Copyright Hélicotronc – Les Films du Poisson
LA DANSE DES RENARDS
Le premier long-métrage du réalisateur belge Valéry Carnoy a été présenté et récompensé (Prix SACD) à la Quinzaine des réalisateurs lors du festival de Cannes 2025.
Ce premier film de Valéry Carnoy s’attache au destin d’un jeune boxeur à l’avenir plein de promesses, arrêté dans sa course par un accident.
Camille (Samuel Kircher), jeune boxeur surdoué, est pensionnaire dans un internat où il suit un cursus de sports études. Entre les entraînements, intensifs, et les compétitions, il partage des moments avec sa bande de copains, et surtout avec Mattéo (Faycal Anaflous), son meilleur ami, qu’il connaît depuis qu’il est tout petit, et qui est à l’origine de sa passion pour la boxe.
Les deux garçons passent du temps dans la forêt qui jouxte le lycée, où ils traquent les renards pour les observer. Ils scrutent aussi de loin les filles. Un jour, Camille est sauvé d’un accident très grave, après une chute dans la forêt, par son ami Mattéo. Après l’accident, plus rien ne sera plus comme avant.
Avec ce premier film, le réalisateur belge Valéry Carnoy brosse le portrait d’un jeune sportif de haut niveau, dont la trajectoire est soudainement brisée par un accident de parcours. À travers ce destin, le film explore le milieu du sport études, exigeant, où des liens très forts se tissent entre les jeunes, mais aussi brutal et viriliste. Un environnement où la performance et la quête de l’excellence surpassent toutes les autres valeurs.
Jusqu’à l’accident, Camille, porté par son désir de gagner, se plie aux règles strictes, à la rigueur des entraînements. L’accident, et la douleur dans le bras qu’il ressent après sa chute, médicalement inexpliquée, agissent comme un révélateur. La machine s’enraye. Ses relations avec les autres garçons, déçus par une attitude qu’ils considèrent comme de la lâcheté, se détériorent. Son coach, dans le même état d’esprit, pousse le garçon au-delà de ses limites.
L’accident fait bouger les lignes d’un destin tout tracé, réveille des douleurs anciennes, enfouies, dont on devine les raisons, sans que le scénario ne s’y attarde. Ébranlé, Camille remet en question sa vie, ses choix, et s’émancipe de ses amitiés.

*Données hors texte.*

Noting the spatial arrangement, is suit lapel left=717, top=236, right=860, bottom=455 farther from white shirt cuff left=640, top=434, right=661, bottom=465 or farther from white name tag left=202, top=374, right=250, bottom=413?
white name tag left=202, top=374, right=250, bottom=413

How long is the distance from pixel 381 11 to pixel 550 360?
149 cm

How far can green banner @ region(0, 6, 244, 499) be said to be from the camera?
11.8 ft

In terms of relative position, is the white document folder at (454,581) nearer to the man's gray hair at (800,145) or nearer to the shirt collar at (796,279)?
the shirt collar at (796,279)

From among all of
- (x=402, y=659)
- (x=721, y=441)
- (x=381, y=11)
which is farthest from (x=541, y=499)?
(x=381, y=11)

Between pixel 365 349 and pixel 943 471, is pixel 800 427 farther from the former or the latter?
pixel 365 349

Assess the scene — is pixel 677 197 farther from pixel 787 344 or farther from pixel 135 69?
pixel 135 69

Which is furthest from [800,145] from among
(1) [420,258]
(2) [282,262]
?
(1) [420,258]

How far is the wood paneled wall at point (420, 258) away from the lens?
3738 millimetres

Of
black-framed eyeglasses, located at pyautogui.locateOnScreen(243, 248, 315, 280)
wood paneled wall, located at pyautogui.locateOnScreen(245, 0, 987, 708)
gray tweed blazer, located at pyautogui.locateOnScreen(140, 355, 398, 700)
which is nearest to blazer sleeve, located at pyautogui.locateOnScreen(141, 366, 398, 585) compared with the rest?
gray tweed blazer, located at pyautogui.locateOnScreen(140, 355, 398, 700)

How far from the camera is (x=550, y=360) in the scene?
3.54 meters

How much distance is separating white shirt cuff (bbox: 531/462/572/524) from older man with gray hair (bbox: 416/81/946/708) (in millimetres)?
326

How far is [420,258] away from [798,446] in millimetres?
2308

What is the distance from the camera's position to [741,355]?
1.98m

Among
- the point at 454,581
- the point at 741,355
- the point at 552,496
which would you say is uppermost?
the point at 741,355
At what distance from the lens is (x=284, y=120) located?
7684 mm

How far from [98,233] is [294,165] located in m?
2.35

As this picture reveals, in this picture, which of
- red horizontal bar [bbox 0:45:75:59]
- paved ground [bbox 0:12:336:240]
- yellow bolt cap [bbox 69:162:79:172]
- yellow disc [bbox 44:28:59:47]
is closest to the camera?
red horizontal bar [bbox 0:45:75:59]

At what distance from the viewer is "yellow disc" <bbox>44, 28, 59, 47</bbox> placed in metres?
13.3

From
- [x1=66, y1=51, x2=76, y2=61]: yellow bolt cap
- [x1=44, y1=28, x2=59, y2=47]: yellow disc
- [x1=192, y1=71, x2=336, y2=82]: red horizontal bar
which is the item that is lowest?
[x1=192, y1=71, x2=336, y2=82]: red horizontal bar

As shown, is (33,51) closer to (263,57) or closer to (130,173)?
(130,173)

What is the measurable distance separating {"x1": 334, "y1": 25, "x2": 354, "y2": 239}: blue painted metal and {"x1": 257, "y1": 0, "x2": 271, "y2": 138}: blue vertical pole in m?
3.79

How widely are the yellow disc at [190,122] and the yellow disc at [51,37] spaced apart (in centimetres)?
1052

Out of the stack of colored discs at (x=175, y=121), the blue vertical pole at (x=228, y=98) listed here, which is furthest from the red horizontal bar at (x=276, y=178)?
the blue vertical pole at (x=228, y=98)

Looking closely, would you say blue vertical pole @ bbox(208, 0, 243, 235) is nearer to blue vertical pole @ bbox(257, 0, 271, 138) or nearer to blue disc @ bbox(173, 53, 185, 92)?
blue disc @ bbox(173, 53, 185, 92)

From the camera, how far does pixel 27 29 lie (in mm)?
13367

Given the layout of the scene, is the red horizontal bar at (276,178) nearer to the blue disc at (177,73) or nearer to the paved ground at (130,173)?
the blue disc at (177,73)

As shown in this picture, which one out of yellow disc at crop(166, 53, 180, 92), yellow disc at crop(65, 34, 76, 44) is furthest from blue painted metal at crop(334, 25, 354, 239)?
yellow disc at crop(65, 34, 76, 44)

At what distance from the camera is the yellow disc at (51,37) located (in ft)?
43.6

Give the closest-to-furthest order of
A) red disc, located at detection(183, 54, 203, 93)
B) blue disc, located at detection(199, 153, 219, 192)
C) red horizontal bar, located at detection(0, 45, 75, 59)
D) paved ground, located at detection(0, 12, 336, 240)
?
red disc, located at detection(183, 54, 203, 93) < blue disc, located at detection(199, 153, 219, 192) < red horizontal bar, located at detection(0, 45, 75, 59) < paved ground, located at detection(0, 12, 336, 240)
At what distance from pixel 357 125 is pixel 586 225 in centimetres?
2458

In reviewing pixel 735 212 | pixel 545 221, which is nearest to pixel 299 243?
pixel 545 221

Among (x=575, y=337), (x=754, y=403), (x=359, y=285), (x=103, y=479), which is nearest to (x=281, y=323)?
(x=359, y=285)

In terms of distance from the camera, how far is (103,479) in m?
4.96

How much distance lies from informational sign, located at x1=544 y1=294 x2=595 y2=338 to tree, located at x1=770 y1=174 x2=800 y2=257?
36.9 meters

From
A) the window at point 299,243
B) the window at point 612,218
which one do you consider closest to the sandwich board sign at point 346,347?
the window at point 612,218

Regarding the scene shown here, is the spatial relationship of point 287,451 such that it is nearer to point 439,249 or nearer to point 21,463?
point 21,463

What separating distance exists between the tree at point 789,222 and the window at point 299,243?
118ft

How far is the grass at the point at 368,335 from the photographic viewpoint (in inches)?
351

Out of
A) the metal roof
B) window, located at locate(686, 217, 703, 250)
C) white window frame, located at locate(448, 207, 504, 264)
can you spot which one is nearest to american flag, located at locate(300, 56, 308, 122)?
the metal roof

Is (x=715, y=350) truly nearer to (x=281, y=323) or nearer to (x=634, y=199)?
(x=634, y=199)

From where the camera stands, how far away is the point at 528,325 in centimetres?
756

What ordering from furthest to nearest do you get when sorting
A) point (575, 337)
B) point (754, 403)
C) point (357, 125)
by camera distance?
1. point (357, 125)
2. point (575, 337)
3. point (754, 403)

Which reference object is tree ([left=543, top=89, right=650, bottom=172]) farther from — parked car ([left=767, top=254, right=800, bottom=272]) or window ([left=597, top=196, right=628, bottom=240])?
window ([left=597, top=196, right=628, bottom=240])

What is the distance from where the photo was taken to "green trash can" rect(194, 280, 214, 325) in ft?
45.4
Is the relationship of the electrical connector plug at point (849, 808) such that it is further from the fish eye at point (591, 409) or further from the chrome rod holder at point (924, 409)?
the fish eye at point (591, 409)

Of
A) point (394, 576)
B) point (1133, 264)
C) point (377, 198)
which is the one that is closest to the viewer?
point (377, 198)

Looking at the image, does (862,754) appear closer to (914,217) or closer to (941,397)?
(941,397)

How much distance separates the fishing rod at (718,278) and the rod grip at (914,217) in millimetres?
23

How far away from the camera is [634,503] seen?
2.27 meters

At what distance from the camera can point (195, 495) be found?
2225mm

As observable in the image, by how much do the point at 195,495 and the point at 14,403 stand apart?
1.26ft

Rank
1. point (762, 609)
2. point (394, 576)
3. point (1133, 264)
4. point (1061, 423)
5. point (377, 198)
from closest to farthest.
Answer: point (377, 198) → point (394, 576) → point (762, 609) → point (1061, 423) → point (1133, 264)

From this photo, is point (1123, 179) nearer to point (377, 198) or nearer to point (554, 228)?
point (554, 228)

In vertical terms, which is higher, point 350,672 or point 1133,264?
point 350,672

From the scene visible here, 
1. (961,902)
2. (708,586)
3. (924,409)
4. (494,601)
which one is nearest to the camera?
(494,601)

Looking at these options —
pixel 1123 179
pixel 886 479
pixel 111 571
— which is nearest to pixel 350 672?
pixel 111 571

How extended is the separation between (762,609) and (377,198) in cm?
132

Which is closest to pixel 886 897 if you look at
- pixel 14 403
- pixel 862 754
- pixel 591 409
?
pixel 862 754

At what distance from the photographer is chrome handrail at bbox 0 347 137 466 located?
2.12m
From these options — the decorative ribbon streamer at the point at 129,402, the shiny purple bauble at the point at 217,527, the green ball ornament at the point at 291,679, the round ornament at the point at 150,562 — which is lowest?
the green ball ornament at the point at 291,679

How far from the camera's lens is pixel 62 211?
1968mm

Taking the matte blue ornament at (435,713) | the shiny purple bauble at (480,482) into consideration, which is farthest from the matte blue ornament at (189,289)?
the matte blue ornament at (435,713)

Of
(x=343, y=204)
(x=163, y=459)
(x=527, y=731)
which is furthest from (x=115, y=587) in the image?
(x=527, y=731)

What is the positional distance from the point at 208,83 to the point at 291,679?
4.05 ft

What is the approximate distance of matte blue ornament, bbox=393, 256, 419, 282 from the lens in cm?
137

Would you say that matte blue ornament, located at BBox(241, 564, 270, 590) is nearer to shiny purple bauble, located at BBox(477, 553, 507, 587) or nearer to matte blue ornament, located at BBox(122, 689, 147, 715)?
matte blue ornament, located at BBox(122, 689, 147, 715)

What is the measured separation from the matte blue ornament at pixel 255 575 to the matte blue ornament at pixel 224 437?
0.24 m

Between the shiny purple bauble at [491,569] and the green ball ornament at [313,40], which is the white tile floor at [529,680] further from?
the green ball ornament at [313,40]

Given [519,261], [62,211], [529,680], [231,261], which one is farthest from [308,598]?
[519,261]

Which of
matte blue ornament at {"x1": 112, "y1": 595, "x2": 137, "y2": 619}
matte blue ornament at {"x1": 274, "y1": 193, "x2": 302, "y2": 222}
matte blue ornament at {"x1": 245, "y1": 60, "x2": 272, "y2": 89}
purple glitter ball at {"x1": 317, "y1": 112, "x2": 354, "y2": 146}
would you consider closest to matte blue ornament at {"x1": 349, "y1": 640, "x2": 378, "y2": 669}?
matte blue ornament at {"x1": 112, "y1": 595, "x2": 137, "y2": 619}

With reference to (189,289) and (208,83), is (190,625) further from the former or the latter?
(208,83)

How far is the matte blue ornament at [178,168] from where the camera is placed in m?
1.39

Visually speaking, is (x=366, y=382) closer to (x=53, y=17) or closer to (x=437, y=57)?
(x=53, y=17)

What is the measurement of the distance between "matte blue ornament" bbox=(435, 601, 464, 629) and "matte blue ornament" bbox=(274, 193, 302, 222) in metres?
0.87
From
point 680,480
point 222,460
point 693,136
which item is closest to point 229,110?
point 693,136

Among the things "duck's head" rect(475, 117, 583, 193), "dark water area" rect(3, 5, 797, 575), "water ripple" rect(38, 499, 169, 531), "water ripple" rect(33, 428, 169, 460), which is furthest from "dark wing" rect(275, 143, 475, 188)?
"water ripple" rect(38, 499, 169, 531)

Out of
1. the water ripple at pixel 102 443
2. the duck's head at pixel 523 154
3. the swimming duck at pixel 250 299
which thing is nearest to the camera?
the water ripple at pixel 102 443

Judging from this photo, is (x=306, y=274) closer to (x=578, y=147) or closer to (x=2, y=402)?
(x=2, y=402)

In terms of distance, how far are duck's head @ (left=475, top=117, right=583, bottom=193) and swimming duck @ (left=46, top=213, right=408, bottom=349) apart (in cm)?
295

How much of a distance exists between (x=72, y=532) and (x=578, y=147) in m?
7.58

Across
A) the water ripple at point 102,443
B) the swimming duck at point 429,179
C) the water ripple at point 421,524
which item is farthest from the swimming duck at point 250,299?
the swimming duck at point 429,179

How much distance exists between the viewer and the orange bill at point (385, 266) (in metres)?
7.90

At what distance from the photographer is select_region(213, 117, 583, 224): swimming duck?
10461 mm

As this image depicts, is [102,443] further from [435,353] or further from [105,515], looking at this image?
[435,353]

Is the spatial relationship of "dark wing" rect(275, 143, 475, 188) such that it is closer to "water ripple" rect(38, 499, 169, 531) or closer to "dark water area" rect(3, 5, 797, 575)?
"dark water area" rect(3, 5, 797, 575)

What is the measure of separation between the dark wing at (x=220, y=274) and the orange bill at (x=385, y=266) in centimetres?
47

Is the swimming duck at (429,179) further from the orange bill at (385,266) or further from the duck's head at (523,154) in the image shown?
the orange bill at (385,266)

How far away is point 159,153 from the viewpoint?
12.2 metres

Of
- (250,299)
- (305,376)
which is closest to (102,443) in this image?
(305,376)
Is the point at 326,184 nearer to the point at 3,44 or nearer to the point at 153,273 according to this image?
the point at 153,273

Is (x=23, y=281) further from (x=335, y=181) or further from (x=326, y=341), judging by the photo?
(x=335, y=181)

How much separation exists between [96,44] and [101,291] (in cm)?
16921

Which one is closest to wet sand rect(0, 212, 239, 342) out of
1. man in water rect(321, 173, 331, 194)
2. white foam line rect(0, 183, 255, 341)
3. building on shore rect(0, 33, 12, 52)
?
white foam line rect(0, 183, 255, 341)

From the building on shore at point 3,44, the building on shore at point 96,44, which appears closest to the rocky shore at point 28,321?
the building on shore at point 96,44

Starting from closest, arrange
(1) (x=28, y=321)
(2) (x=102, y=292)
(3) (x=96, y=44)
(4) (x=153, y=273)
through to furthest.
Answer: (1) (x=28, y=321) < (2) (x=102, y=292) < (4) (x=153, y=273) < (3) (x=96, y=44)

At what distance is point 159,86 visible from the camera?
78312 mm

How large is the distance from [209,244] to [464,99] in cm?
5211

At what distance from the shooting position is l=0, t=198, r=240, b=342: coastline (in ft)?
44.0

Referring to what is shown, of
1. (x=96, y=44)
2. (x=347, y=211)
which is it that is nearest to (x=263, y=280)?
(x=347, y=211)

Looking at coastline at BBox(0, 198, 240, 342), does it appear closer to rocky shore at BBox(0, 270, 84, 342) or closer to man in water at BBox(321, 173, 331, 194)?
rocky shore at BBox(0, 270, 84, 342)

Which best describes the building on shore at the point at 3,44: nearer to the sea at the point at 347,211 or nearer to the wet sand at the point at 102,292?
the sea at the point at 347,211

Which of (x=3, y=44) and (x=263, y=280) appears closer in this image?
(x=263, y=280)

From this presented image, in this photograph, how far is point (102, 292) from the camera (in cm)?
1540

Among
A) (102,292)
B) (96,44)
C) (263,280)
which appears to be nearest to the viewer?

Dans le secret de la nuit, il ose exprimer ses peurs, et sa douleur, auprès du gardien de l’internat, un homme bourru, mais à l’écoute. Camille se rapproche aussi de Yas (Anna Heckel), une jeune fille qui ne s’en laisse pas raconter par les garçons, et avec qui il peut s’ouvrir et laisser exister sa sensibilité, sa fragilité, mal tolérée dans un environnement masculiniste.
L’adolescence, le corps et l’esprit de corps
Valéry Cornoy aborde avec sensibilité les questions au cœur de l’adolescence, la masculinité, l’amitié, le corps, et l’esprit de corps. À travers l’histoire de Camille, et de ses amis, le film nous interroge sur les blessures intérieures, qui s’expriment parfois par le corps, notamment pour ceux qui en ont fait un outil, un bouclier, ou même une arme. Cet accident ouvre à Camille une autre partie de lui-même, qui va l’emmener ailleurs, loin du chemin qu’il avait tracé jusque-là pour se protéger.
Samuel Kircher, révélé par son rôle dans L’été dernier de Catherine Breillat, compose ici un personnage nuancé, à la fois puissant et charismatique, mais aussi fragile, sensible et attachant. Il est entouré par une troupe de jeunes acteurs particulièrement vivants, particulièrement convaincants. Anna Heckel, castée dans la rue donne à la seule fille de cette histoire une belle présence.
Le film transcrit à l’écran la puissance, l’agilité, la dimension chorégraphique de la boxe avec une caméra à l’épaule, au plus près de l’action, et des corps. Des corps qui bougent, qui cognent, qui transpirent, qui soufflent, qui saignent. Des corps en transition, que le film saisit dans une mise en scène tantôt fluide, tantôt rythmée comme une salve de coups de poing. Le travail sur le son renforce l’impression pour le spectateur d’être sur le ring, ou dans la joie et les excès des vestiaires, au point qu’on croit sentir par moments les odeurs de la transpiration, du sang, et même des chaussettes de Camille, qui « pue des pieds ».